(Stored data)
########
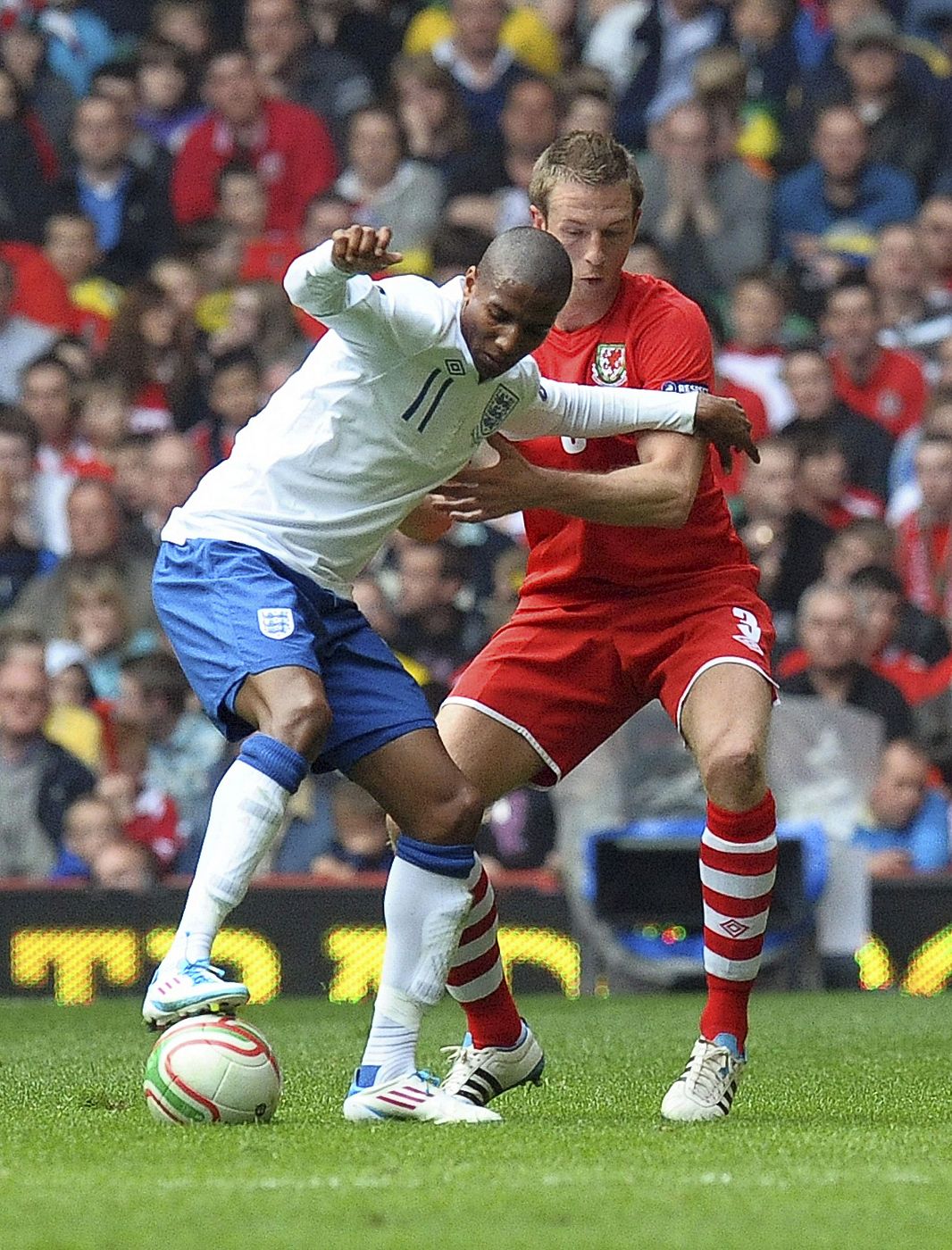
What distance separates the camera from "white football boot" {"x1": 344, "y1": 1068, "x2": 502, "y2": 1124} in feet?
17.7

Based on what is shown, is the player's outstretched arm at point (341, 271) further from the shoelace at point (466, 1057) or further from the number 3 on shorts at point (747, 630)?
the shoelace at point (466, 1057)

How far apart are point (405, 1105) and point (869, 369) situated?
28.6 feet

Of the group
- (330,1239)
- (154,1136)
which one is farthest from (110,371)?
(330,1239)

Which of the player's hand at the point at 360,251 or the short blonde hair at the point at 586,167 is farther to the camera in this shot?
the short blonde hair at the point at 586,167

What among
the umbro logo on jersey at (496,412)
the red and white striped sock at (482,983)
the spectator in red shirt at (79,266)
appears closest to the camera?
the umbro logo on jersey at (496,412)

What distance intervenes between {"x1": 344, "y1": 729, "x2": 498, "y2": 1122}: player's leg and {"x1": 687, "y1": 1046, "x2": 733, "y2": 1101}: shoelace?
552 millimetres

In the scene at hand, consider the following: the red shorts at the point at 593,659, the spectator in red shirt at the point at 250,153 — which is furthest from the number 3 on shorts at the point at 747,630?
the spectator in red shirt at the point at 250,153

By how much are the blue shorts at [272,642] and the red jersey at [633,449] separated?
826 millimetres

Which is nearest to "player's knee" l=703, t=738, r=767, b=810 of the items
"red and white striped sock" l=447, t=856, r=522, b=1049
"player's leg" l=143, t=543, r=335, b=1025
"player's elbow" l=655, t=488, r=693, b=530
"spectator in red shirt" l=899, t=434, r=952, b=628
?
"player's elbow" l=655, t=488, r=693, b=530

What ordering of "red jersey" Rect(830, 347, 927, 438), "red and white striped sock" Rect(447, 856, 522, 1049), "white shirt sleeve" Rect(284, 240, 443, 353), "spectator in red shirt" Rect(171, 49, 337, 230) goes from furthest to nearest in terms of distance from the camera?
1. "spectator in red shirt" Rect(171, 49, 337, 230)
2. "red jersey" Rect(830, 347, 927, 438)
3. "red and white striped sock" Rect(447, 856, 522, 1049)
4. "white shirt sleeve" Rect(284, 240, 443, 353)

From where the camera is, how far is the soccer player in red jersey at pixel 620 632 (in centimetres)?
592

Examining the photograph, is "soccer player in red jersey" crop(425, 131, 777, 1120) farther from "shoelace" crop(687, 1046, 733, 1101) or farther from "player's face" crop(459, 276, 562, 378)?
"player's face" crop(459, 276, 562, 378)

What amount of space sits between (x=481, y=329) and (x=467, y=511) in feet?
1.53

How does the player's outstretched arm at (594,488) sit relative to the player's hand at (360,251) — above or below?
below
########
Transcribe the complete set of entries verbatim. No pictures belong in the copy.

#### Output for this exercise
What distance separates the camera from "white football boot" {"x1": 344, "y1": 1068, "x2": 502, "y2": 1124} in feet?
17.7

Based on what is shown, is the player's outstretched arm at point (341, 271) further from the shoelace at point (466, 1057) or further from the number 3 on shorts at point (747, 630)?
the shoelace at point (466, 1057)

How far apart are point (405, 1105) and point (869, 369) situated?
28.6 feet

Of the group
- (330,1239)
- (154,1136)
which one is farthest from (110,371)?
(330,1239)

Which of the player's hand at the point at 360,251 or the short blonde hair at the point at 586,167 is farther to the camera in this shot?
the short blonde hair at the point at 586,167

What among
the umbro logo on jersey at (496,412)
the red and white striped sock at (482,983)
the spectator in red shirt at (79,266)
appears closest to the camera?
the umbro logo on jersey at (496,412)

What distance intervenes between {"x1": 344, "y1": 729, "x2": 498, "y2": 1122}: player's leg and {"x1": 687, "y1": 1046, "x2": 733, "y2": 1101}: shoelace?
552 millimetres

In the scene at hand, consider the following: the red shorts at the point at 593,659, the spectator in red shirt at the point at 250,153 — which is furthest from the number 3 on shorts at the point at 747,630?
the spectator in red shirt at the point at 250,153

By how much are the blue shorts at [272,642] and the red jersey at [633,449] separated?
826 millimetres

Which is nearest to "player's knee" l=703, t=738, r=767, b=810 of the items
"red and white striped sock" l=447, t=856, r=522, b=1049
"player's leg" l=143, t=543, r=335, b=1025
"player's elbow" l=655, t=488, r=693, b=530
"spectator in red shirt" l=899, t=434, r=952, b=628
?
"player's elbow" l=655, t=488, r=693, b=530

What ordering of "red jersey" Rect(830, 347, 927, 438), "red and white striped sock" Rect(447, 856, 522, 1049), "white shirt sleeve" Rect(284, 240, 443, 353), "spectator in red shirt" Rect(171, 49, 337, 230) goes from furthest to nearest in terms of distance from the camera?
1. "spectator in red shirt" Rect(171, 49, 337, 230)
2. "red jersey" Rect(830, 347, 927, 438)
3. "red and white striped sock" Rect(447, 856, 522, 1049)
4. "white shirt sleeve" Rect(284, 240, 443, 353)

From where the camera is, how far is the soccer player in red jersey at pixel 620 632 (in centimetres)?
592

Examining the photograph, is "soccer player in red jersey" crop(425, 131, 777, 1120) farther from "shoelace" crop(687, 1046, 733, 1101) or farther from "player's face" crop(459, 276, 562, 378)?
"player's face" crop(459, 276, 562, 378)

What amount of space sits between (x=481, y=329) and (x=467, y=511) in feet?
1.53

How does the player's outstretched arm at (594,488) sit relative to the player's hand at (360,251) — above or below?
below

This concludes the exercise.